Victor Vasarely | i |
 
last name: Vasarely
first name: Victor
birthday: April 9, 1906
birth-place: Pécs (Hungary)
death date: March 15, 1997
died in: Paris (France)
Summary

Vasarely is considered to be the founder of Op-art which, in many of its works, visually resembles works done algorithmically by computers (or the other way around). The exhibition Le Mouvement (The Movement) in 1955 (6 -30 April) at the Galerie Denise René in Paris showed works by artists Yaacov Agam, Paul Bury, Alexander Calder, Marcel Duchamp, Robert Jacobsen, Man Ray, Jesús Rafael Soto, Jean Tinguely, and Vasarely. On this occasion, the latter published his Manifeste Jaune (Yellow Manifesto). Its original title is Notes pour un Manifeste, but it became famous as le Manifeste Jaune. It is contained on two pages in the leaflet-like publication Le Mouvement, issued by the gallery.

Op-art essentially plays with illusionary motion as it appears by changes of the relative positions of the viewer and the image. Such visual kinetics rely on the viewer’s perception who is considered, by Vasarely, the sole creator of the work’s impact.

Much of his later work is in bright colours and simple geometric forms in the tradition of the Bauhaus (triangle, square, circle). Methodically, his constructions are based in combinatorics (permutation, variation). In consequence, he called his work “serial art”.

On 2 March 1959, Vasarely gained a patent for his method of unités plastiques (visual elements). He restricted his repertoire of colours and forms to: three reds, three greens, three blues, two violets, two yellows, black, white, and gray; and three circles, two squares, two rhomboids, two long rectangles, one triangle, two dissected circles, six ellipses. In 1963, Vasarely presented his repertoire to the public under the name of Folklore planetaire.

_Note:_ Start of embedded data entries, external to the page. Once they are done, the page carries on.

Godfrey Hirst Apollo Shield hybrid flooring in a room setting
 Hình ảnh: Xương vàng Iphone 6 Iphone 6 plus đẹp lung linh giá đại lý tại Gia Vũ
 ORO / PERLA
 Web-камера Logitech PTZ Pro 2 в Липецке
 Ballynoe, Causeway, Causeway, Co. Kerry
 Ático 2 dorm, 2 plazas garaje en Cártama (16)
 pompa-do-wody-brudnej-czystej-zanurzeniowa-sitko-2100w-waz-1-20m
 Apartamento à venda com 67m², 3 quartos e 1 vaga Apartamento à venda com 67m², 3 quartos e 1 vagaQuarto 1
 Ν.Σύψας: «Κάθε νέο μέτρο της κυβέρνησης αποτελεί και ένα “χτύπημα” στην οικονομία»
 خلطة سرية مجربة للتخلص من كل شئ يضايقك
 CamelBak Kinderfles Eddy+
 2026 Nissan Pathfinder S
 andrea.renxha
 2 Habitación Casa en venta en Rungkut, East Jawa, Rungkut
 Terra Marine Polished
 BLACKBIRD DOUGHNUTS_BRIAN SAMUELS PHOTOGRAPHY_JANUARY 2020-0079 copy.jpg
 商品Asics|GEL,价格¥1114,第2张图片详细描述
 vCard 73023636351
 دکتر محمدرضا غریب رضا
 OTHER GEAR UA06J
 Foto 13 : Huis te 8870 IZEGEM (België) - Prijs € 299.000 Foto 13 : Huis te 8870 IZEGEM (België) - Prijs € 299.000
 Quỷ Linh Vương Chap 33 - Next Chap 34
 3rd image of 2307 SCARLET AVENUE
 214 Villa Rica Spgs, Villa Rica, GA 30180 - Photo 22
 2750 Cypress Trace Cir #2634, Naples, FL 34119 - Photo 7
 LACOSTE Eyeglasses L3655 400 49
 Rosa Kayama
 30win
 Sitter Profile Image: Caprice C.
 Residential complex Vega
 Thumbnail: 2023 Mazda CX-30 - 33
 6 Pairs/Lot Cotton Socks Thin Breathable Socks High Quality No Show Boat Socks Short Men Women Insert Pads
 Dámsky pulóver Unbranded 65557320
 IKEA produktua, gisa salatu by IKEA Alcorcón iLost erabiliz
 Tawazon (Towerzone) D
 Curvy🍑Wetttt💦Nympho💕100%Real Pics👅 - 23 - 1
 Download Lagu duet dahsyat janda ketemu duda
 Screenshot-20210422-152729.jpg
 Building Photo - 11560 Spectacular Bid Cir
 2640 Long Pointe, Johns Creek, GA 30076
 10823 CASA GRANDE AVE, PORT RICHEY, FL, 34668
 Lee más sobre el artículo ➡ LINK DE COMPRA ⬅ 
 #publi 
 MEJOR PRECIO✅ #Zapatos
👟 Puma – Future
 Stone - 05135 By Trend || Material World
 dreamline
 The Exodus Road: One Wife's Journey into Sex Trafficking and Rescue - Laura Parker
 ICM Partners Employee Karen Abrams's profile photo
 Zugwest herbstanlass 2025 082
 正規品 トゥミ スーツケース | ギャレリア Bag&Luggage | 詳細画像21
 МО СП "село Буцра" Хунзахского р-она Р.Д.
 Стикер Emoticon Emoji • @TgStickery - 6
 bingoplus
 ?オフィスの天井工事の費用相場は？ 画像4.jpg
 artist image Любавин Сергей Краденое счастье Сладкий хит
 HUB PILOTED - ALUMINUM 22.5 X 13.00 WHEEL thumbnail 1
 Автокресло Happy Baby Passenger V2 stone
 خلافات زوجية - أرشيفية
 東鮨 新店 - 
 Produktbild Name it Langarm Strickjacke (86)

Given the visual repertoire, he let his works be done by his assistants. The standardization of the elements together with the method of permutation established a firm basis for a purely mechanical realization of more works. This amounts to an algorithmic procedure, even though Vasarely himself never wrote a program. The uniqueness of the work is, of course, questioned, as it is in all algorithmic art. (Vasarely’s son Yvaral (1934-2002) has used computers to a certain extent, since 1975.)

Before moving to Paris in 1930, Vasarely studied for about one year under the artist Sánor Bortnyik at the Mühely Academy in Budapest (a Hungarian equivalent to the German Bauhaus).